Man könnte wieder mal lange diskutieren, ob besser mit oder ohne Immuntherapie, auch beim progredienten Verlauf. Das dürfte aber nicht viel bringen, denn mit reinen “Sach”-Argumenten kommt man kaum weiter. Nach meiner Erfahrung ist die Entscheidung über Medikamente eine Sache des persönlichen Glaubens und Geschmacks und eine Sache der persönlichen Überzeugung. Die einen fühlen sich aus diesem Grund “mit” Immuntherapie wohler, die anderen “ohne”. Und persönliches Wohlgefühl ist nicht zu vernachlässigen, denn es ist auch ein nicht unwesentlicher Einflussfaktor, der die Gesundheit mit beeinflusst.
Ja, da denke ich liegt das Hauptproblem, meist ist der Zeitpunkt der Diagnose der, wo Menschen gerade aus Verzweiflung nach jedem Strohhalm greifen.
Aber wo sind die Ärzte die heute beruhigend auf den Patienten einwirken, anstatt die Panik zu verstärken 
Trotzdem verstehe ich Alle die möchten, dass Alles so schnell wie möglich wieder “normal” ist…
Der Weg zur Akzeptanz ist lang und hart aber auch unglaublich befreiend 


Meiner Meinung nach sind die Studien eh nicht wirklich aussagekräftig, wie gesagt, es gibt einfach keine 1:1 Kontrollgruppe.

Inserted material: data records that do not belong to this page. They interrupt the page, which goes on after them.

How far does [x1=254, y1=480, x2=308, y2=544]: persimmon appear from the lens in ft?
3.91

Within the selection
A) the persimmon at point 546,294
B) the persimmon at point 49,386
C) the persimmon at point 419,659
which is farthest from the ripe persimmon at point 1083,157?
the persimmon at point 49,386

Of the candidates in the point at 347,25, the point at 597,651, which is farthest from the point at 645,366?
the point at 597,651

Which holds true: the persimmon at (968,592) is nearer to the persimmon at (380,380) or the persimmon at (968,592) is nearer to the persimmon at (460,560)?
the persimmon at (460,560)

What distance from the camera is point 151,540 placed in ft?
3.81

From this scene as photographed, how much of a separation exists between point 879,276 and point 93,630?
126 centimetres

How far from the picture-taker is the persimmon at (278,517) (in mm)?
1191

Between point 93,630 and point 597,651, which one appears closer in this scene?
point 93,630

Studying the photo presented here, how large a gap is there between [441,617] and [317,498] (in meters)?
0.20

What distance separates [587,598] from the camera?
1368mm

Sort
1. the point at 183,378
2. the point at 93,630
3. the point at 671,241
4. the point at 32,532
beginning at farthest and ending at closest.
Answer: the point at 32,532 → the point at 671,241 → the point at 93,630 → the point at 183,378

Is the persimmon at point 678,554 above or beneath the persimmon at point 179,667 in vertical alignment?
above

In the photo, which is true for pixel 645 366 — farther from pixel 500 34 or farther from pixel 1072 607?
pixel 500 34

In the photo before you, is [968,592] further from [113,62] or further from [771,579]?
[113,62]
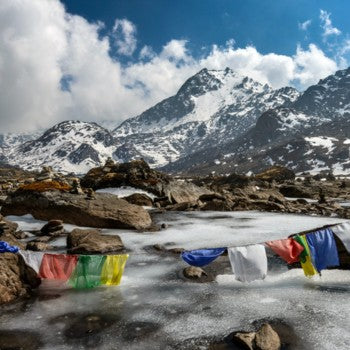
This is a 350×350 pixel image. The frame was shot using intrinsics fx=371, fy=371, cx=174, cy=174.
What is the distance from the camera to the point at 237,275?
10562mm

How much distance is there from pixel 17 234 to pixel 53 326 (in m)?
9.25

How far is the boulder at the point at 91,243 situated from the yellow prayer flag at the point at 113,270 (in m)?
3.23

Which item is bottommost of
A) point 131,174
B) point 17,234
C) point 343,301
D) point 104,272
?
point 343,301

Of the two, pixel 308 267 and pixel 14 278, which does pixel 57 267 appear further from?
pixel 308 267

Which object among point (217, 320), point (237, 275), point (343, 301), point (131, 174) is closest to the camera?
point (217, 320)

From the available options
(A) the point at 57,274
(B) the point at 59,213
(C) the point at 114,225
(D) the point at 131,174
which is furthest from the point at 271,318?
(D) the point at 131,174

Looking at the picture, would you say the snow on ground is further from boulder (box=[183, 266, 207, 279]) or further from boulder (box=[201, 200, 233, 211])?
boulder (box=[183, 266, 207, 279])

Ich bin mein eigener Vergleich.
Wenn ich sowieso keine Schübe und/oder Verschlechterungen oder Veränderungen im MRT habe, kann ich nicht wissen, ob und was mit Medikamenten besser wäre. Wahrscheinlich nichts.
Aber wenn ich Schübe hatte und mit/einem anderen Medikament nicht mehr bzw. seltener oder wenn ich eine laufende Verschlechterung gemerkt habe und mit/einem anderen Medikament nicht mehr, gehe ich davon aus, dass es wirkt.
Das kann ich nur durch Ausprobieren feststellen genau wie Nebenwirkungen.